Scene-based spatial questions

'''

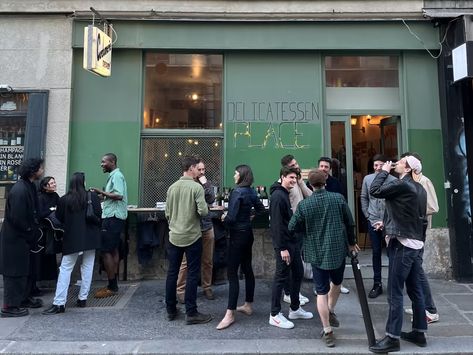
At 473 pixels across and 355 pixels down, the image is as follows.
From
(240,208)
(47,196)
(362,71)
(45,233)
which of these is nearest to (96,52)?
(47,196)

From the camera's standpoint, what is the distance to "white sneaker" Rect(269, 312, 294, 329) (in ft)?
16.0

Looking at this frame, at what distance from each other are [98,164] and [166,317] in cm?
321

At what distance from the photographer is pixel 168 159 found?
7.44 meters

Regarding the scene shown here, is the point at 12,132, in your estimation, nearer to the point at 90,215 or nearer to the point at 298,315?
the point at 90,215

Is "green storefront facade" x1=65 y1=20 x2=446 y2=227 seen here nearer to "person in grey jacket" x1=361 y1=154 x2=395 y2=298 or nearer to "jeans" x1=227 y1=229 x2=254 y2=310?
"person in grey jacket" x1=361 y1=154 x2=395 y2=298

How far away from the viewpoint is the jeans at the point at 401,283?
4277mm

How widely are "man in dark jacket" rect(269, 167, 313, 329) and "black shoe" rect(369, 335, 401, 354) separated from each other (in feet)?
3.32

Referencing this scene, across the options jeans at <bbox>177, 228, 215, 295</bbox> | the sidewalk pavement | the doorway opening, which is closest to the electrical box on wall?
the doorway opening

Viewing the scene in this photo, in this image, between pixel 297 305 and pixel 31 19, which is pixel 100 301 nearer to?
pixel 297 305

'''

Work to do -> Rename "jeans" to "denim trousers" everywhere in the material above and keep everything else unchanged. Reproduce the material without the pictures.

The result ->
At 473 pixels across and 355 pixels down, the image is as follows.
From
(240,208)
(47,196)
(362,71)
(45,233)
which of these is nearest to (96,52)?
(47,196)

From the camera's standpoint, what is the distance to "white sneaker" Rect(269, 312, 294, 329) (in ft)?
16.0

Looking at this frame, at what distance from each other are [98,164] and [166,317] in cm?
321

At what distance from the photographer is pixel 168 159 found?
7.44 meters

Regarding the scene shown here, is the point at 12,132, in your estimation, nearer to the point at 90,215 or nearer to the point at 298,315?
the point at 90,215

Is "green storefront facade" x1=65 y1=20 x2=446 y2=227 seen here nearer to "person in grey jacket" x1=361 y1=154 x2=395 y2=298 or nearer to "denim trousers" x1=227 y1=229 x2=254 y2=310?
"person in grey jacket" x1=361 y1=154 x2=395 y2=298

How far away from the viewpoint is the denim trousers at the point at 401,283?
4277mm

How widely are "man in dark jacket" rect(269, 167, 313, 329) and "black shoe" rect(369, 335, 401, 354) separated from each other (in feet)?
3.32

Referencing this scene, across the options denim trousers at <bbox>177, 228, 215, 295</bbox> | the sidewalk pavement | the doorway opening, which is closest to the electrical box on wall?
the doorway opening

Viewing the scene in this photo, in this image, between pixel 297 305 and pixel 31 19, which is pixel 100 301 nearer to?
pixel 297 305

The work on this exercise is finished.